An alternative and probably more direct approach to obtain growth charts is via quantile regression, hereafter QR (Koenker 2005). QR models directly the observed data for the selected percentiles, it does not assume any distribution for the response, and it is particularly valuable in presence of heteroscedasticity that is typical of growth data. QR involves minimization of objective functions based on absolute values and thus, unlike the LMS method, it is more resistant to outliers and to possibly influential observations. Wei et al. (2006) discuss advantages of QR over the LMS by comparing reference growth charts obtained by both methods when additional confounding variables are included in the model as linear terms.

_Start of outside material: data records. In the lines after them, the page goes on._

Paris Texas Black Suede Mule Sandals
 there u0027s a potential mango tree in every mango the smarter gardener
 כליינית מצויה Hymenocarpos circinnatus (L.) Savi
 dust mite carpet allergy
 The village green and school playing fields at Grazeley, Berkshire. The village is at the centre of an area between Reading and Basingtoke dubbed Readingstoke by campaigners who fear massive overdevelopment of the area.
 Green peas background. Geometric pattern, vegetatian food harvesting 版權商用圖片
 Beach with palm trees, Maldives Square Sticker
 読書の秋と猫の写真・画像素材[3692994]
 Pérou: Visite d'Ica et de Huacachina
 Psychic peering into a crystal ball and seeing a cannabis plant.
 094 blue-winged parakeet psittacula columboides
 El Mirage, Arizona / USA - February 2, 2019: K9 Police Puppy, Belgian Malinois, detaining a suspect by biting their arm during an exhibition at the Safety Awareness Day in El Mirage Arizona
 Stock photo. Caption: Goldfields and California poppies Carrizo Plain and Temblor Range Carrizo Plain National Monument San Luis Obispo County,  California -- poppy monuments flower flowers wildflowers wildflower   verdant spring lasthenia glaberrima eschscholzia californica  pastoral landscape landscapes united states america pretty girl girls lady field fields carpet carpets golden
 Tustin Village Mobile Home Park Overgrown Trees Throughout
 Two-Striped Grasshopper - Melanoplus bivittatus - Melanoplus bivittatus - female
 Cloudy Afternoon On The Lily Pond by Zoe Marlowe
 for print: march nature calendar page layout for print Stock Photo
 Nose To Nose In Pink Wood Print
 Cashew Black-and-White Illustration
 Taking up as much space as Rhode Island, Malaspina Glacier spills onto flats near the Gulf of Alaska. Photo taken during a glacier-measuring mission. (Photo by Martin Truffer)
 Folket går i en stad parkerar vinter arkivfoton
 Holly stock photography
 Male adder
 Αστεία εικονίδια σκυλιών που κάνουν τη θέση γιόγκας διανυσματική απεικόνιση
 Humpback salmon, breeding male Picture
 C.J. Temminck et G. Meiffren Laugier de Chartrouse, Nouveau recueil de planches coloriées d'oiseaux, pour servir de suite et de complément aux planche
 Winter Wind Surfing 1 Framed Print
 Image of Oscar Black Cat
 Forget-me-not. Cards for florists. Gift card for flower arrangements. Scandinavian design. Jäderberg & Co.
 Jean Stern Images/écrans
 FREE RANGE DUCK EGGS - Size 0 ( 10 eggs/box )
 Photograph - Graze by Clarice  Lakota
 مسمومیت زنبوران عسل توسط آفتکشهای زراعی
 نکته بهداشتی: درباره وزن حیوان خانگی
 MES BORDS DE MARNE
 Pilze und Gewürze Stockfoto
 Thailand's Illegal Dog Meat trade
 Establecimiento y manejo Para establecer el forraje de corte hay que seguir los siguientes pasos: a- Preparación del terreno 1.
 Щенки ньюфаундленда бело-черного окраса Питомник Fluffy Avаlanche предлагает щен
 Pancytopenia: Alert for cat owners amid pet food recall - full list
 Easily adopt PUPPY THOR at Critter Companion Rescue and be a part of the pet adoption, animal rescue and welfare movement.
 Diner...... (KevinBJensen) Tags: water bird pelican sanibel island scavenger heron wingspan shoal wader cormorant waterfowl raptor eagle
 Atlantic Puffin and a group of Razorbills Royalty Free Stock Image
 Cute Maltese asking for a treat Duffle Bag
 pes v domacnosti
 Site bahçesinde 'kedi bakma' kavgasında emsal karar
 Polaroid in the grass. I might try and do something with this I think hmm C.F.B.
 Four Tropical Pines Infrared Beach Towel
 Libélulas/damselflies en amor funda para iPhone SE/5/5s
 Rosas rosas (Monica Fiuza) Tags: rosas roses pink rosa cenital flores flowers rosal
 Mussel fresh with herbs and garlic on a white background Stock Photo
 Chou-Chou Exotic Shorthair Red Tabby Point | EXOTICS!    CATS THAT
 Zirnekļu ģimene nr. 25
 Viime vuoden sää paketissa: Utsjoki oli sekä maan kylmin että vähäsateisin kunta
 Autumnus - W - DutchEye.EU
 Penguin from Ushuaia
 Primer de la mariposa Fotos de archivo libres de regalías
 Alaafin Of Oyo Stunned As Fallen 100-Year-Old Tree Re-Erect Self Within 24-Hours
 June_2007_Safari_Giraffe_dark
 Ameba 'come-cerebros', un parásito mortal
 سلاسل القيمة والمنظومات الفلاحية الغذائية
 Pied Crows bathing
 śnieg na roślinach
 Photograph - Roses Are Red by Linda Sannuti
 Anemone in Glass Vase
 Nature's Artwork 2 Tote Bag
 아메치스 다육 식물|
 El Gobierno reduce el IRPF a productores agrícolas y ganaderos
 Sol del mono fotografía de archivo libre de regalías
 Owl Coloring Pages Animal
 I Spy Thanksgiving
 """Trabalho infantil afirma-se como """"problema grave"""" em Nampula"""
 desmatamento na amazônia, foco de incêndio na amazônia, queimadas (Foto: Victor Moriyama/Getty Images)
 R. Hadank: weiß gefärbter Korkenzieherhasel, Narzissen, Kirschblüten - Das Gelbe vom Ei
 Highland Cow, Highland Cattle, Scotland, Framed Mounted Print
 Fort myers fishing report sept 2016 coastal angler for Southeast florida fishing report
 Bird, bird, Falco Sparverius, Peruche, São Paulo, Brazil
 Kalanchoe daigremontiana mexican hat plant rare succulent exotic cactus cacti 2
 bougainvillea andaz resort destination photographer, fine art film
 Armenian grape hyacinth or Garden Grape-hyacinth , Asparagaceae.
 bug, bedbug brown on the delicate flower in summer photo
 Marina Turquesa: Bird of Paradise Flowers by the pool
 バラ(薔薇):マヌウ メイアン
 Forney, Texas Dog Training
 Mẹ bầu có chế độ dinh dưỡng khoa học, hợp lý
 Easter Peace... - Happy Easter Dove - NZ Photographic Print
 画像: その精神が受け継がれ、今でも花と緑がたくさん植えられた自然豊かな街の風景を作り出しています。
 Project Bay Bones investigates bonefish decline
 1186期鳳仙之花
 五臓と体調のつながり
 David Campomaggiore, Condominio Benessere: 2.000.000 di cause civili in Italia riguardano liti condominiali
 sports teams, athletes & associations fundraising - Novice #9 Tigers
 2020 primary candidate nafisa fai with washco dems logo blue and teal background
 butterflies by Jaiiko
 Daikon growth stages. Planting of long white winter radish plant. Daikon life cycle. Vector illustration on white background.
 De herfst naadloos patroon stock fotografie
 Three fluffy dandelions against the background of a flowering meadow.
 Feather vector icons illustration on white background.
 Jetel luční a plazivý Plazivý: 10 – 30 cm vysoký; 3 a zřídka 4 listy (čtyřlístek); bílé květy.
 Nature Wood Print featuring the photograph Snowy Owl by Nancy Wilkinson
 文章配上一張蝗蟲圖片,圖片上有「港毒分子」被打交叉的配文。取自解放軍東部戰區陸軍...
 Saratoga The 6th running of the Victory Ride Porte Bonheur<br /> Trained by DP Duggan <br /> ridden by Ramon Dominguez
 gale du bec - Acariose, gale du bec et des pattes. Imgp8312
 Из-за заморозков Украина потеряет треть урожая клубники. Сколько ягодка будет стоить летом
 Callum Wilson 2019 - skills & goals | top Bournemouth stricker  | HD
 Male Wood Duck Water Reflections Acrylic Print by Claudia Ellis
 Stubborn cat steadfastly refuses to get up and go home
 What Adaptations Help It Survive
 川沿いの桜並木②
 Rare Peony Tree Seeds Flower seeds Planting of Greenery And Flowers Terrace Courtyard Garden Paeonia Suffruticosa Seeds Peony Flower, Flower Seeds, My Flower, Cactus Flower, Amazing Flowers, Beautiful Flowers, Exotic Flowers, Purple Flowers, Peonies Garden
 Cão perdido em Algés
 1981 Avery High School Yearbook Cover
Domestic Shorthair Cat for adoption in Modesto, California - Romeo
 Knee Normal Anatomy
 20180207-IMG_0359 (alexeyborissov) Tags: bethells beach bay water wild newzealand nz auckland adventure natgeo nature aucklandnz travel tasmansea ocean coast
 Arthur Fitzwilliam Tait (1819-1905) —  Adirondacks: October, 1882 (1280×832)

Regardless of the approach, the major concern in obtaining reliable estimates of the quantiles involves the following issues: i) flexibility, i.e. each fitted quantile curve should be flexible enough to account for the nonlinear growth pattern over age; ii) monotonicity, i.e. each fitted quantile curve should be non-decreasing over age; iii) non-crossing, i.e. the fitted quantile curves should not intersect each other. Crossing quantile curves is an annoying problem that could be possibly enhanced with nonlinear relationships, moderate samples and sparse/scarce data. The LMS method implicitly leads to non crossing curves via a scaling function, while QR needs some extra work to return non-crossing quantile curves. He (1997) discusses restricted QR based on location scale model with a proper scaling function preventing crossing; however the model, albeit sufficiently flexible, cannot capture adequately deviations from the assumed restricted model. Dette and Volgushev (2008) use an indirect approach by first estimating the conditional cumulative distribution function via local weighting, and then by inverting it to obtain the quantile curve. Their approach, however, does not allow to quantify the effect of covariates and therefore it can be of limited use in practice. Recently Bondell et al. (2010) propose an elegant approach based on simultaneous estimation of the conditional quantiles under inequality constraints. After reparameterization, the task is reduced to a sparse linear programming problem. Unfortunately the authors do not discuss monotonicity restrictions and therefore growth charts cannot be obtained easily; moreover they use simple regression \(B\)-splines to account for nonlinearity without discussing about number and location of knots. It is well known that number and locations of knots is the key-point in spline modelling and typically two strategies are undertaken to bypass this important issue: knot removing (e.g. He and Shi 1998) or penalizing the spline coefficients (e.g. Koenker et al. 1994; Bosch et al. 1995; Bollaerts et al. 2006).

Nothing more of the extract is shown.